## TEXT SHOWN
START
Recall that by definition, an $\epsilon$-distinguisher only exists if the statistical difference between the quantities being distinguished is at least $\epsilon$.  Further, note that $y_i$ represents a uniformly random integer in $[2^k]$, so the statistical difference \[||(C(x)_{y_i},y_i)-(b_i,y_i)||\] equals \[\mathop{\rm E}_{j\in_R [2^k]}\left[2\left|\mathop{\rm E}_{x}[C(x)_j-\frac{1}{2}]\right|\right].\]  If we define the word $d$ to take for each $j$ the value of the majority of the values in $C(x)_j$ then we can rewrite the statistical difference equivalently as \[||(C(x)_{y_i},y_i)-(b_i,y_i)||=\frac{1}{2}-\frac{1}{2^k}\mathop{\rm E}_x[|d-C(x)|],\] just $\frac{1}{2}$ minus the expected Hamming distance of words in $X_{\frac{\epsilon}{2},i,b_{i+1},...,b_m,\{C(x)_{y_{<i}}\}}$ from $d$.

Since the $\epsilon$-distinguisher is not given our choice of $x$, and further, can distinguish $(C(x)_{y_i},y_i)$ from random for any $x\in X_{\frac{\epsilon}{2},i,b_{i+1},...,b_m,\{C(x)_{y_{<i}}\}}$, we have that all words in $X_{\frac{\epsilon}{2},i,b_{i+1},...,b_m,\{C(x)_{y_{<i}}\}}$ must lie within distance $\frac{1}{2}-\frac{\epsilon}{2m}$ of d.

However, provided $\frac{\epsilon}{2m}>\delta$ where $C$ was defined to correct a $\frac{1}{2}-\delta$ fraction of errors, there can be at most $L$ codewords that lie within distance $\frac{1}{2}-\frac{\epsilon}{2m}$ of $d$, and we have the desired contradiction provided that \[|X_{\frac{\epsilon}{2},i,b_{i+1},...,b_m,\{C(x)_{y_{<i}}\}}|\leq L.\]

Above, we have the bound \[|X_{\frac{\epsilon}{2},i,b_{i+1},...,b_m,\{C(x)_{y_{<i}}\}}|\geq\frac{\epsilon}{2}2^{k-m-m2^a},\] from which we conclude that if \[k>m2^a+\log {\rm O}\left(\left(\frac{m}{\epsilon}\right)\right)\] then we have a $(k,\epsilon)$ extractor, as desired.
\end{proof}

We now compute some parameters of the above construction.

Suppose we wish to construct a $(k,\epsilon)$ extractor $\{0,1\}^n\times\{0,1\}^t\rightarrow\{0,1\}^m$ where $k=\sqrt{n}$, and $m=k^{1-\gamma}$ for some $\gamma$.  From above, we can construct extractors for \[2^a\approx \frac{k}{m} =k^\gamma,\] implying $a\approx \gamma \log k$.  Also, for our error-correcting code, $L\approx N=2^l$, so $l\approx \log N$.  Recall that we could construct designs for \[t\geq \frac{l^2}{a}\exp\left(\frac{\log m}{a}\right).\]  Thus, we have \begin{align*}
t&\approx \frac{l^2}{a}\exp\left(\frac{\log m}{a}\right)\\
&\approx\frac{\log^2 N}{\gamma \log k} \exp\left(\frac{\log k}{\gamma \log k}\right)\\
&\approx \frac{{\rm O}(\log^2 k)}{\gamma \log k} O(1)=O(\log k).\end{align*}

Thus we use only logarithmic additional randomness.  We note that we have seen an existence argument for an extractor that uses \[t=\log_2 n+{\rm O}(1)\] additional randomness, while Trevisan's extractor is a construction requiring only \[t={\rm O}(\log n)\] additional randomness.
END
## DATASET RECORDS
START
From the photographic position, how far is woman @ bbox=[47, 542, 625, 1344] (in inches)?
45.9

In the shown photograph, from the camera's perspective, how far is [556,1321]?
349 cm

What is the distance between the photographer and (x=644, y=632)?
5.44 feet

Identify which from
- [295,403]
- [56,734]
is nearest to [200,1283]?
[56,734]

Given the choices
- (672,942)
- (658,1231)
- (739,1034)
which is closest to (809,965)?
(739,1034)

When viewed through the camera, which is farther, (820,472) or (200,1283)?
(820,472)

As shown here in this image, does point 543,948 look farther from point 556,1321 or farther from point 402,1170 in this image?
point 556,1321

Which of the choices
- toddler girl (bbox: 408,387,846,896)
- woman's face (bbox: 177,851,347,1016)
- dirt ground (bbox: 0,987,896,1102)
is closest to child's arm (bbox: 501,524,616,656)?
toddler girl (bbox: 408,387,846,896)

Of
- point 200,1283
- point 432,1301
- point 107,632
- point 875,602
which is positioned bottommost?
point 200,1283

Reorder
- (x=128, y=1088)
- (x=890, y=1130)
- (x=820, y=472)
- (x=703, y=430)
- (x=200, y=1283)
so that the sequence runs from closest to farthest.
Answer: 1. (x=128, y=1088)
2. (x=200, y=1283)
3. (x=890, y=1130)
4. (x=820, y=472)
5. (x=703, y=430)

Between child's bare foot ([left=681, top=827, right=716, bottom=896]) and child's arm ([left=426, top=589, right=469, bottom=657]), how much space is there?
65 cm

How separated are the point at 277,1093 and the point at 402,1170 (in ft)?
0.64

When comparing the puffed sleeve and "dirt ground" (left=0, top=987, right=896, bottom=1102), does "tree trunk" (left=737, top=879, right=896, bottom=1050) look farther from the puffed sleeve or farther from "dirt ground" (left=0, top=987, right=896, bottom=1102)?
END
## TASK
Please rewrite the passage on extractors from "Above, we have" to "extractor, as desired.", putting "randomness extractor" in place of "extractor". The material was drawn from a separate source.

## REPLY
Above, we have the bound \[|X_{\frac{\epsilon}{2},i,b_{i+1},...,b_m,\{C(x)_{y_{<i}}\}}|\geq\frac{\epsilon}{2}2^{k-m-m2^a},\] from which we conclude that if \[k>m2^a+\log {\rm O}\left(\left(\frac{m}{\epsilon}\right)\right)\] then we have a $(k,\epsilon)$ randomness extractor, as desired.